Olivia Samec, a West Australian-based Education Officer with significant experience in working with children in state care, is today travelling to Austria, Italy, the United Kingdom and the USA to investigate innovative initiatives and programs for promoting literacy and well-being of children in state care.
Olivia was awarded the WA Department of Communities Churchill Fellowship.
‘Children in state care are more likely to suffer drug addiction, homelessness, mental illness and incarceration so my project aims to improve access and engagement with early intervention literacy,’ Ms Samec said.
Adam Davey, CEO of the Winston Churchill Trust, congratulated Olivia on her Fellowship. ‘Improved educational outcomes for children in state care improves their life outcomes and Olivia’s project will encompass innovative programs that have the potential to empower and transform lives,’ said Mr Davey. ‘Her Fellowship will enable her to drive social change by focusing on literacy and breaking cycles of intergenerational poverty, dysfunction and crime.’
‘Olivia’s project can lead to improved access and engagement with early intervention literacy and well-being for children most in need,’ added Mr Davey.
Melanie Samuels, Deputy Director General Community Services with the WA Department of Communities, is fully supportive of Olivia’s project. ‘Olivia will be collaborating with world leaders to develop networks, share information and implement solutions for vulnerable and at-risk children in Australia,’ Ms Samuels said. “By focusing on solutions to improve early literacy, the project has the potential to enable individuals and families to live better lives.”
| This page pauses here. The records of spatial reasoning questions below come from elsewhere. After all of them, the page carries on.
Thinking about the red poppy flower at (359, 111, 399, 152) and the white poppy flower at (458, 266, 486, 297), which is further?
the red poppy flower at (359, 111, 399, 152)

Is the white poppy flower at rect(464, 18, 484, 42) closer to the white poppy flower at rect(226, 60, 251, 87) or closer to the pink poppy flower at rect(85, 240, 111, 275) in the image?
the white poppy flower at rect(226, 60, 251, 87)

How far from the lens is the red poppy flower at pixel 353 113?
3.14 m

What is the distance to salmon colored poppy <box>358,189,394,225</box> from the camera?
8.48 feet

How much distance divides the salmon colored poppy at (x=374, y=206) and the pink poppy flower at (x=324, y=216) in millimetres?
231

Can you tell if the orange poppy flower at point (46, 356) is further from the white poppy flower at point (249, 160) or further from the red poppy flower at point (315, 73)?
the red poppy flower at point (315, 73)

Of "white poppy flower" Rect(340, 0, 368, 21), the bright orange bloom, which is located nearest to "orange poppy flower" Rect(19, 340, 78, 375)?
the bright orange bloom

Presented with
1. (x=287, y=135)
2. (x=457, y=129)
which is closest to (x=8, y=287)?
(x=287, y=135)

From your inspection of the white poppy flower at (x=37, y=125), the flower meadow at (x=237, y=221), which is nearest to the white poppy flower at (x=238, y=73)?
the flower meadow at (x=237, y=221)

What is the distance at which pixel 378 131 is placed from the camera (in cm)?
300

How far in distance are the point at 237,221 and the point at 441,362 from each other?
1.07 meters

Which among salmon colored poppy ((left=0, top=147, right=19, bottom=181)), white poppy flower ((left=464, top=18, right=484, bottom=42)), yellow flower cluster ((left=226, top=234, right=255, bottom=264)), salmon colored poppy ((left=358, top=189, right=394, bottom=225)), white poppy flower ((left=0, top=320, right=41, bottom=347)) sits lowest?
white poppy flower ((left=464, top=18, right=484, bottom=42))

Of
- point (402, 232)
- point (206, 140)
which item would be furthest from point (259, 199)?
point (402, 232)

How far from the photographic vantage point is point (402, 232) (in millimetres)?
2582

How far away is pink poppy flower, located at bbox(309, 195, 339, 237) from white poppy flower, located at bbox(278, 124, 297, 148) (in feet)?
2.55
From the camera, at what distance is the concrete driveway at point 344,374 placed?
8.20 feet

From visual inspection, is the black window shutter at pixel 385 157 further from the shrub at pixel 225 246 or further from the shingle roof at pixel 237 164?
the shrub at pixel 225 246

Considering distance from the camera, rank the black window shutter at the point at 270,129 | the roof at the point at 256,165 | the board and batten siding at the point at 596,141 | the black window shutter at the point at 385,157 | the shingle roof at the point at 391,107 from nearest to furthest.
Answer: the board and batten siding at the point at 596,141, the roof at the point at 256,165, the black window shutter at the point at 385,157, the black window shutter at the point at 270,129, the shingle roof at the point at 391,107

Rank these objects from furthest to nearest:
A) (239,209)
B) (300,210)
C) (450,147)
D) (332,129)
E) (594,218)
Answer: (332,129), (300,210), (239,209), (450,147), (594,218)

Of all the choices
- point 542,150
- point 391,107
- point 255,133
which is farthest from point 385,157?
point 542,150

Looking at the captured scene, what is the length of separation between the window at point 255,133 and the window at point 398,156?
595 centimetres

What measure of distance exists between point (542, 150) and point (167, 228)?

Ms Samec will be using her Fellowship to investigate leading innovative child-focused education programs so she can evaluate the effectiveness of a successful book parcel program for children in state care. “It’s a valuable opportunity to gather knowledge about resources to engage vulnerable and at-risk children,’ said Ms Samec. ‘It’ll enable me to investigate successful management practices for a large-scale book parcel program.’